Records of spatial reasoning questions

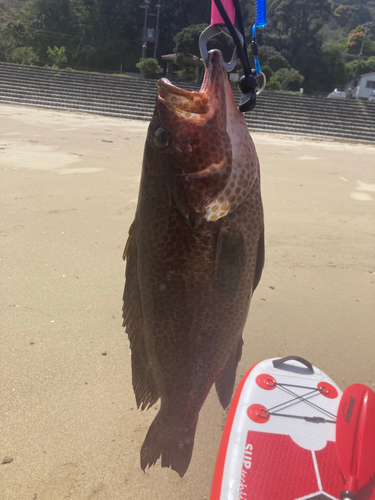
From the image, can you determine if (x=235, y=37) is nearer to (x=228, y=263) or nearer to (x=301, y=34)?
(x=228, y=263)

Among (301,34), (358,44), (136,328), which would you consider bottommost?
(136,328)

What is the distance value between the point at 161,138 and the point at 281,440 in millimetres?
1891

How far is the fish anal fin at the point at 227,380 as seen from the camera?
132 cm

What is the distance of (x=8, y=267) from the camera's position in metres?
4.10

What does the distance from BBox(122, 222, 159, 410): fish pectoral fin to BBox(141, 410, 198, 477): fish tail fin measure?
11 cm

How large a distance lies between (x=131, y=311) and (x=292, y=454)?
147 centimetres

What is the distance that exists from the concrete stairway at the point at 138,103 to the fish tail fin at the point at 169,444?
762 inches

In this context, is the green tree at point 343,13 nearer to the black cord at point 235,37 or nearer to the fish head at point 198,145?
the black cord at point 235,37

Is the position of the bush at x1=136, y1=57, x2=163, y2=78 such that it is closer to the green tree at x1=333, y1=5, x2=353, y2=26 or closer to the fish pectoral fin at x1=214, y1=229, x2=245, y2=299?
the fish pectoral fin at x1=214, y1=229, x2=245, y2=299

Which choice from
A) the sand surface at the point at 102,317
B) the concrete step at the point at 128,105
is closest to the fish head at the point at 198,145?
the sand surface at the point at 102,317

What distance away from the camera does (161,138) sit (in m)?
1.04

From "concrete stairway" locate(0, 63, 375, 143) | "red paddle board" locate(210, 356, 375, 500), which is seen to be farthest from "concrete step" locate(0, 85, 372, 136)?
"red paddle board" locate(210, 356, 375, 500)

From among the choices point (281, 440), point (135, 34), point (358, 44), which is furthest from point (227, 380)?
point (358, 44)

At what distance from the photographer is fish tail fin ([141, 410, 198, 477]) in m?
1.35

(Given request) Keep the pictures out of the copy and return the rest of the data above exactly.

(Finished task)
From the image, can you determine if (x=235, y=37) is nearer to (x=228, y=263) or nearer to (x=301, y=34)?
(x=228, y=263)

Among (301,34), (358,44), (136,328), which would you consider bottommost?
(136,328)

What is the distance value between the point at 161,138 and the point at 281,440 in millimetres?
1891

How far is the fish anal fin at the point at 227,380 as seen from the camera?
132 cm

What is the distance of (x=8, y=267) from the camera's position in metres?
4.10

What does the distance from BBox(122, 222, 159, 410): fish pectoral fin to BBox(141, 410, 198, 477): fish tail fin measure?
11 cm

How large a distance lies between (x=131, y=311) and (x=292, y=454)?
147 centimetres

What is the distance that exists from the concrete stairway at the point at 138,103 to the fish tail fin at the point at 169,444?
762 inches

In this context, is the green tree at point 343,13 nearer to the black cord at point 235,37 or nearer to the fish head at point 198,145?
the black cord at point 235,37

Is the position of the bush at x1=136, y1=57, x2=163, y2=78 such that it is closer to the green tree at x1=333, y1=5, x2=353, y2=26 or closer to the fish pectoral fin at x1=214, y1=229, x2=245, y2=299?
the fish pectoral fin at x1=214, y1=229, x2=245, y2=299

Which choice from
A) the sand surface at the point at 102,317
B) the concrete step at the point at 128,105
is closest to the fish head at the point at 198,145?
the sand surface at the point at 102,317

What distance away from the camera does (161,138) sit (in m)?
1.04

From "concrete stairway" locate(0, 63, 375, 143) | "red paddle board" locate(210, 356, 375, 500), which is seen to be farthest from "concrete step" locate(0, 85, 372, 136)?
"red paddle board" locate(210, 356, 375, 500)

From among the choices point (281, 440), point (135, 34), point (358, 44), which is furthest from point (227, 380)?
point (358, 44)

At what distance from the photographer is fish tail fin ([141, 410, 198, 477]) in m?
1.35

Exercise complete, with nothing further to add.